Users with a number of different physical impairment conditions have the same desire to use computers as able-bodied people (Busby, 1997), but cannot cope with most current computer access systems (Edwards, 1995).
It is important to identify the differences in interaction for users of differing physical capability, because the border between the labels ‘able-bodied’ and ‘motion-impaired’ users is becoming increasingly blurred as the generation of computer users inexorably becomes older and physically less capable. If user models are to retain their relevance, then they have to be able to reflect users' physical capabilities (Stary, 1997).

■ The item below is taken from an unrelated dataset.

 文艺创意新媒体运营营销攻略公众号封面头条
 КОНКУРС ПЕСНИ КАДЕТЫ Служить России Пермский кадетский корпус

Through empirical studies, this paper will show that there are very important differences between those with motion-impairments, whether elderly or disabled, and able-bodied users when they interact with computers. It attempts to quantify where those differences occur in the interaction cycle with the use of a very straightforward user model, the Model Human Processor (MHP) (Card, Moran and Newell, 1983), which describes interaction purely in terms of perception, cognition and motor component times. Although this model is simplistic compared to the more recent sophisticated models, it affords a simple and valuable insight into interaction cycles and offers a building block on which to base more comprehensive models. This work is predicated on the idea that the use of this model in detailed analysis of the basic interaction cycle will provide a means for studying motion impairment at both an individual and general level.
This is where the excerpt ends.